Published in final edited form as: Nat Chem Biol. 2021 Dec 22;18(2):180–190. doi: 10.1038/s41589-021-00925-0

Extended Data Fig. 1. Characterization of the fluorescence properties of different intermediates during development of Squash.

Extended Data Fig. 1

a, Fluorescence activation of DFHO by Squash and its precursors. Fluorescence was measured with 200 nM dye and 10 μM RNA (ex: 495 nm, em: 562 nm, except for Corn; ex: 505 nm, em: 545 nm). Data represent mean values ± s.d. for n=3 independent experiments. Squash showed >2-fold activation of DFHO compared to Corn.

b, Fluorescence of initial hits after Round 7 of SELEX. In vitro transcribed RNAs from each hit (1 μM final) were mixed with DFHBI-1T (10 μM final) and the fluorescence was measured (ex: 452 nm, em: 503 nm, except for Broccoli; ex: 472 nm, em: 507 nm). Data represent mean values ± s.d. for n=3 independent experiments.

c,d, Fluorescence measurements of the hits with DFHBI-1T after first (c) and second (d) round of directed evolution, measured as in panel b. Data represent mean values ± s.d. for n=3 independent experiments.

e, Fluorescence measurements of hits using DFHO after the second round of directed evolution measured as in panel a. The fluorescence of the hits were normalized against Corn.
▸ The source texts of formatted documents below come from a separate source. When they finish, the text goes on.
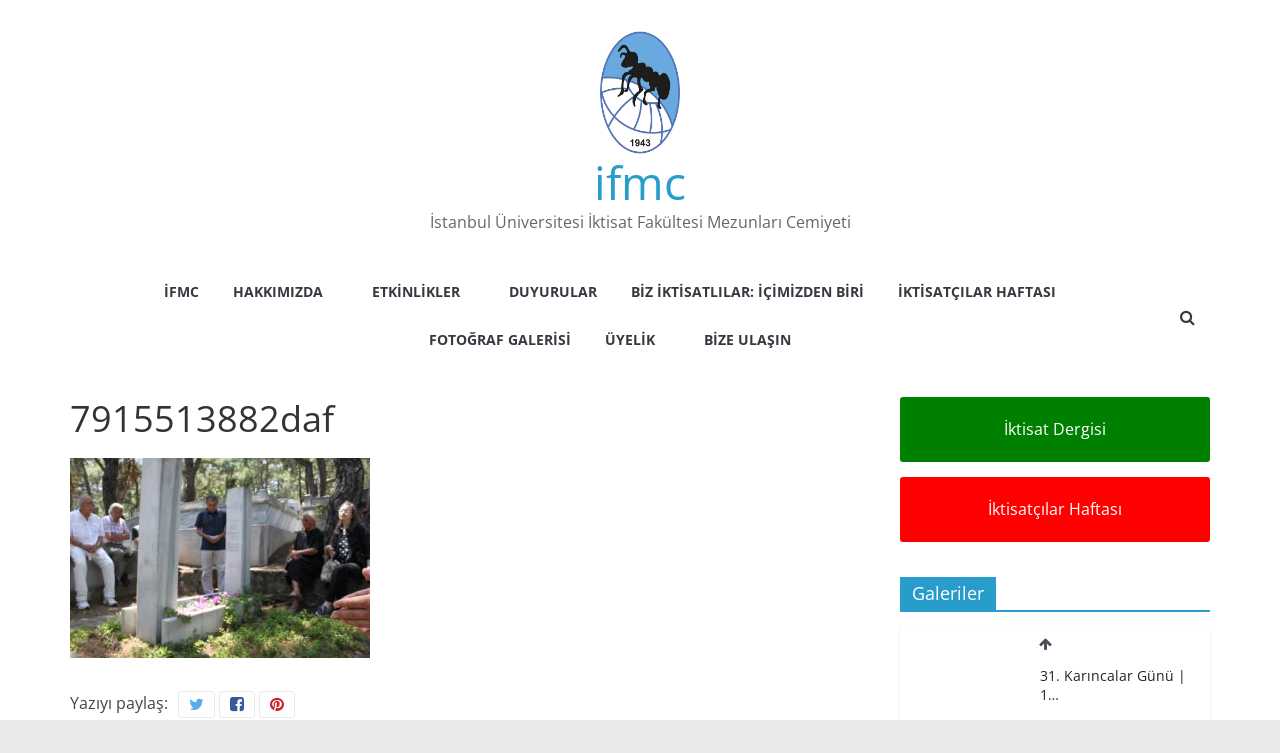

--- FILE ---
content_type: application/javascript
request_url: https://ifmc.org.tr/wp-content/themes/colormag-pro/js/navigation.min.js?ver=3.4.4
body_size: 573
content:
!function(){var e,a,t,n,s,i;if((e=document.getElementById("site-navigation"))&&void 0!==(a=e.getElementsByClassName("menu-toggle")[0]))if(void 0!==(t=e.getElementsByTagName("ul")[0])){for(t.setAttribute("aria-expanded","false"),-1===t.className.indexOf("nav-menu")&&(t.className+="nav-menu"),a.onclick=function(){-1!==e.className.indexOf("main-small-navigation")?(e.className=e.className.replace("main-small-navigation","main-navigation"),a.setAttribute("aria-expanded","false"),t.setAttribute("aria-expanded","false")):(e.className=e.className.replace("main-navigation","main-small-navigation"),a.setAttribute("aria-expanded","true"),t.setAttribute("aria-expanded","true"))},s=0,i=(n=t.getElementsByTagName("a")).length;s<i;s++)n[s].addEventListener("focus",l,!0),n[s].addEventListener("blur",l,!0);!function(e){var a,t,n=e.querySelectorAll(".menu-item-has-children > a, .page_item_has_children > a");if("ontouchstart"in window&&window.matchMedia("(min-width: 768px)").matches)for(a=function(e){var a,t=this.parentNode;if(t.classList.contains("focus"))t.classList.remove("focus");else{for(e.preventDefault(),a=0;a<t.parentNode.children.length;++a)t!==t.parentNode.children[a]&&t.parentNode.children[a].classList.remove("focus");t.classList.add("focus")}},t=0;t<n.length;++t)n[t].addEventListener("touchstart",a,!1)}(e)}else a.style.display="none";function l(){for(var e=this;-1===e.className.indexOf("nav-menu");)"li"===e.tagName.toLowerCase()&&(-1!==e.className.indexOf("focus")?e.className=e.className.replace(" focus",""):e.className+=" focus"),e=e.parentElement}}();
Data represent mean values ± s.d. for n=3 independent experiments.

f, DE2–6 has one bulged nucleotide (U51) and one G•U pair based on mFold (Supplementary Figure 3d). Elimination of the bulge, the G•U pair, or both did not improve fluorescence of DE2–6. Fluorescence was measured as in a. Data represent mean values ± s.d. for n=3 independent experiments.

g, Mutation (G30C) of the kissing loop of DE2–6 resulted in loss of fluorescence which was recovered by a complementary mutation (C57G) in the opposite loop of the predicted kissing loop. Similar results were also observed for the other kissing loop basepair. Two mutations (U29C, U58G) created an extra G•C basepair in the kissing loop compared to add A-aptamer and resulted in ~20% increase in fluorescence of DE2–6. Further improvement of the kissing loop interaction cannot be achieved by further mutations (A28G + U59C in Squash). Data represent mean values ± s.d. for n=3 independent experiments.

h, Although Broccoli-BI and Squash-DFHO (20 μM RNA, 2 μM dye) excitation spectra overlap, their emission maxima show ~57 nm separation. Structure of BI is shown in the inset.